> Excerpted text
+++
NEW ORLEANS — On a sweltering day after Hurricane Katrina one year ago, Wendy LeGardeur stuffed silk and taffeta eveningwear into her car, trying to salvage the merchandise from her boutique here.
New Orleans was in chaos. All that separated her store, Ballin’s, a fixture in the Uptown district for 25 years, from the Mississippi River was a grassy levee. “It was as if World War III had hit,” LeGardeur said.
Ballin’s, like New Orleans, managed to survive in a year that has been beyond challenging. Other businesses — restaurants, food markets and art galleries — have not been so lucky.
The apparel retailers that endured appear to have survived because of diminished competition, loyal customers who increasingly shop via the Internet, strategies such as geographical diversification, and being located in districts that were spared the most crippling damage.
+++
> Dataset records
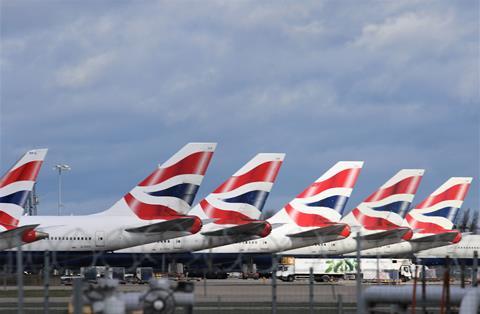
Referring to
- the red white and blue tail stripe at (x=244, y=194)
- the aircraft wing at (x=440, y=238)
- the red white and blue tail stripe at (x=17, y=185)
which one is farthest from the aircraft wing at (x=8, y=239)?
the aircraft wing at (x=440, y=238)

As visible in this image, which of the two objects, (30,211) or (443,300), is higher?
(30,211)

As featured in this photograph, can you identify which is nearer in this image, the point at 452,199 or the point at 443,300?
the point at 443,300

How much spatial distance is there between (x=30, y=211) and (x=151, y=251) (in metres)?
41.8

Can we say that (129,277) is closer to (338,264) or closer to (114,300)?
(338,264)

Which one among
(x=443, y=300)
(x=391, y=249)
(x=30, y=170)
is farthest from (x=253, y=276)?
(x=443, y=300)

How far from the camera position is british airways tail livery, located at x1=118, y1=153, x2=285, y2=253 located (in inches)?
2699

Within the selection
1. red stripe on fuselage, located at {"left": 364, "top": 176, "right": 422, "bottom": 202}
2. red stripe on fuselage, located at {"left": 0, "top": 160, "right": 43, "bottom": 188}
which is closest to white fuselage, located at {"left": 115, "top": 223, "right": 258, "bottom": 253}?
red stripe on fuselage, located at {"left": 0, "top": 160, "right": 43, "bottom": 188}

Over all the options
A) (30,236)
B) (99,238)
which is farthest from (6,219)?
(99,238)

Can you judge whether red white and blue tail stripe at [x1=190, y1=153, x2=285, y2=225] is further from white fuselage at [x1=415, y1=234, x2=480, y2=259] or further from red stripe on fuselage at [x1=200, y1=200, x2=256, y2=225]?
white fuselage at [x1=415, y1=234, x2=480, y2=259]

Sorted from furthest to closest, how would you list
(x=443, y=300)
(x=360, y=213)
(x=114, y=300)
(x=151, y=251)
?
(x=360, y=213) < (x=151, y=251) < (x=443, y=300) < (x=114, y=300)

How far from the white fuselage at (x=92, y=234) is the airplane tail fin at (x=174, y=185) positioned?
87 cm

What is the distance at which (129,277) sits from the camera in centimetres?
7844

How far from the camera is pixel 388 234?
8325 cm

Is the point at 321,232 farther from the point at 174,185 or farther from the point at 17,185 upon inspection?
the point at 17,185
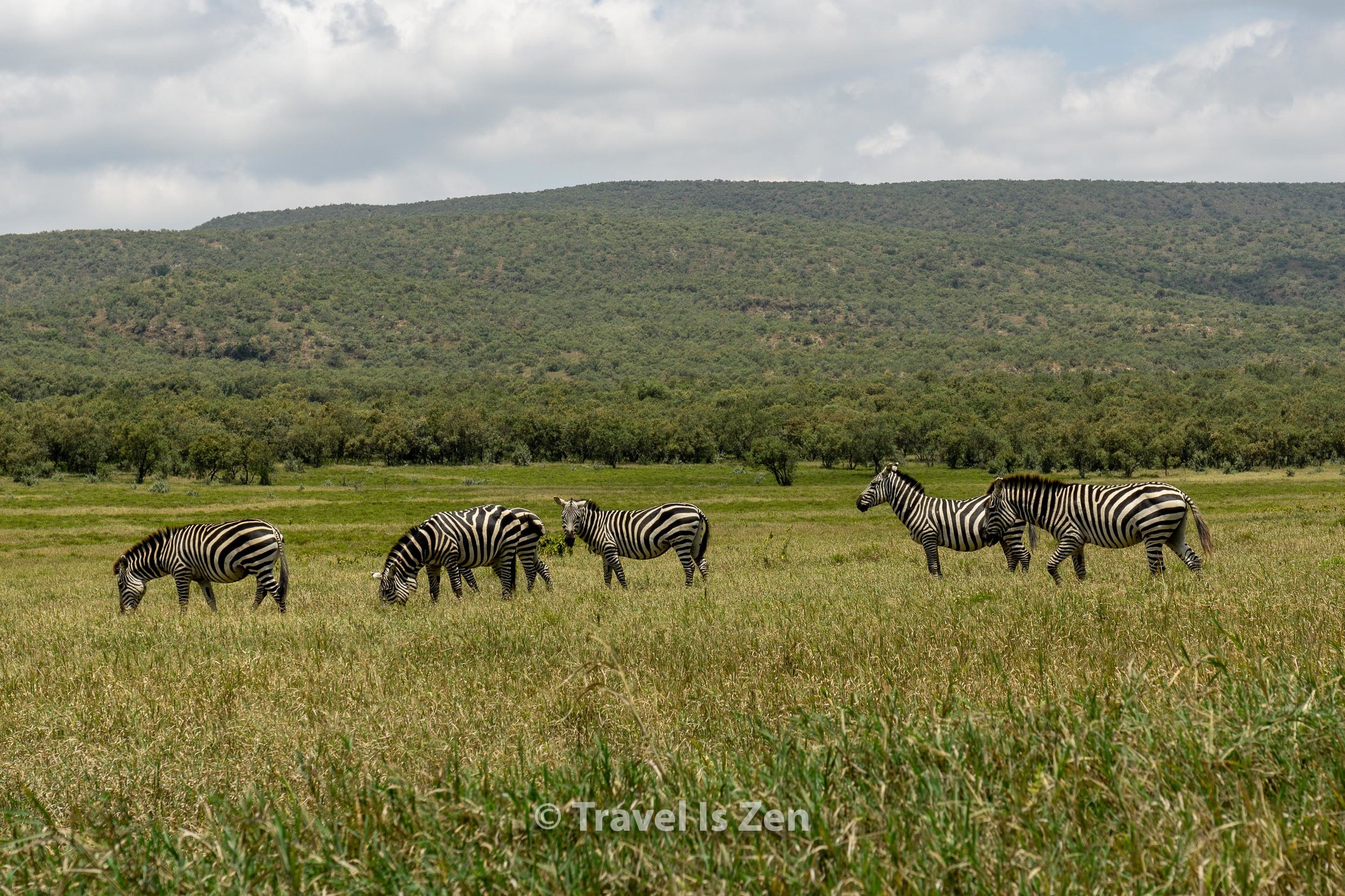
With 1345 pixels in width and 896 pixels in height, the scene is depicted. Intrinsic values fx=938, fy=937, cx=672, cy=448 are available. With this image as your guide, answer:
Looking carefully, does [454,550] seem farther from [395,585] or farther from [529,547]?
[529,547]

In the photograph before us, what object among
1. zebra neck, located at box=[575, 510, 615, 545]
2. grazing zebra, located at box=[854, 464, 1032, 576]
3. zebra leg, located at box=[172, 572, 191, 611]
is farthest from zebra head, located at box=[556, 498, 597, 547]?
zebra leg, located at box=[172, 572, 191, 611]

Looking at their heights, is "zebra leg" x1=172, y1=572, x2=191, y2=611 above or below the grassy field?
below

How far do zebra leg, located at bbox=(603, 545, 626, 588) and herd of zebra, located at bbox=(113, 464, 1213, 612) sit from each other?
3 cm

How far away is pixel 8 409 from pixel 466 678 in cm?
14721

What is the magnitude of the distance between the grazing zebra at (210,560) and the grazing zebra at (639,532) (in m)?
5.34

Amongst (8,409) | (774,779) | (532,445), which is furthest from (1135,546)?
(8,409)

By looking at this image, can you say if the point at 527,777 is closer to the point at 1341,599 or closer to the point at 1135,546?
the point at 1341,599

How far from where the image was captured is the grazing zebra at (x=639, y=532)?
60.3ft

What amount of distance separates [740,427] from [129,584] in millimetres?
118710

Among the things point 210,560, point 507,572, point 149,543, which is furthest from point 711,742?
point 149,543

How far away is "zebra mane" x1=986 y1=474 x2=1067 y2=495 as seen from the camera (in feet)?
54.0

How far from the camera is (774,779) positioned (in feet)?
12.5

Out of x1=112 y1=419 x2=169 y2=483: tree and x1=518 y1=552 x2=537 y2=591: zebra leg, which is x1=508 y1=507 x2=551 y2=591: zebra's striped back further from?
x1=112 y1=419 x2=169 y2=483: tree

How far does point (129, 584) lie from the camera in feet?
56.9
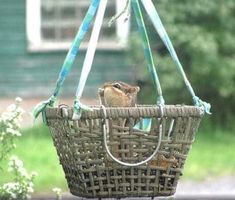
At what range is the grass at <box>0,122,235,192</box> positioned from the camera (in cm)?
731

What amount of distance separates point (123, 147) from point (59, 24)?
31.6 feet

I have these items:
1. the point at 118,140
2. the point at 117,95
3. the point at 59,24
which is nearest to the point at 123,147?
the point at 118,140

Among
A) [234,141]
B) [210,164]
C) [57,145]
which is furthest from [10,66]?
[57,145]

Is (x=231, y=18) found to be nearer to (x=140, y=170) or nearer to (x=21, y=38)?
(x=21, y=38)

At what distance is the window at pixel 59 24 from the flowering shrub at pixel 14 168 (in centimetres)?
863

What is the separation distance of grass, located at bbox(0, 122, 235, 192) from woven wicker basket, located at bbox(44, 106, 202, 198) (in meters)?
3.89

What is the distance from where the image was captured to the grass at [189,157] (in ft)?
24.0

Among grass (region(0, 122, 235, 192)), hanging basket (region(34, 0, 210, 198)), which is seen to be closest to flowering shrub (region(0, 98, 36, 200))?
hanging basket (region(34, 0, 210, 198))

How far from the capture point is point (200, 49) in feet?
32.7

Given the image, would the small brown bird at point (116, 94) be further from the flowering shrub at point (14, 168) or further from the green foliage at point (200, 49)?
the green foliage at point (200, 49)

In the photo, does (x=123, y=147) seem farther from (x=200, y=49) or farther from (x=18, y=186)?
(x=200, y=49)

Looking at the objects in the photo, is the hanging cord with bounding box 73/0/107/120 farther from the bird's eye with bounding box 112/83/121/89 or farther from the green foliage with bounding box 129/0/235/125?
the green foliage with bounding box 129/0/235/125

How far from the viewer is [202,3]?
1026 cm

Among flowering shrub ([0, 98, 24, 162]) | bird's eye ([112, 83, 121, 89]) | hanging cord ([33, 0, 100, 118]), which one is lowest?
flowering shrub ([0, 98, 24, 162])
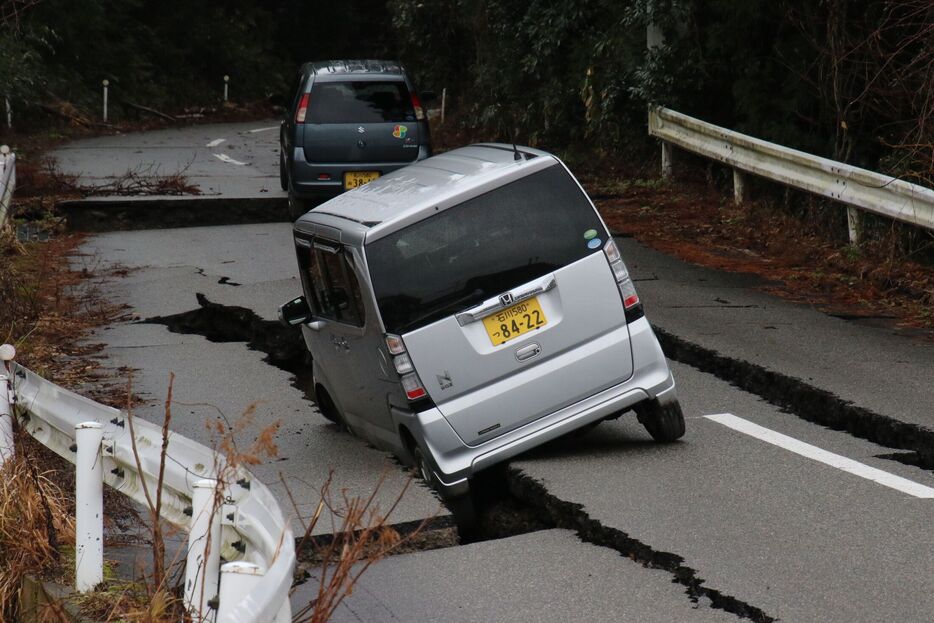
+++
> To-do list
1: Transcribe the passage about New Orleans retailers after Hurricane Katrina from "New Orleans was" up to and including "been so lucky.".
2: Show each line of the listing that contains the word "below", matching case exactly.

> The answers
1:
New Orleans was in chaos. All that separated her store, Ballin’s, a fixture in the Uptown district for 25 years, from the Mississippi River was a grassy levee. “It was as if World War III had hit,” LeGardeur said.
Ballin’s, like New Orleans, managed to survive in a year that has been beyond challenging. Other businesses — restaurants, food markets and art galleries — have not been so lucky.

2:
Looking at their heights, is "zebra leg" x1=172, y1=572, x2=191, y2=611 above or below the grassy field?
below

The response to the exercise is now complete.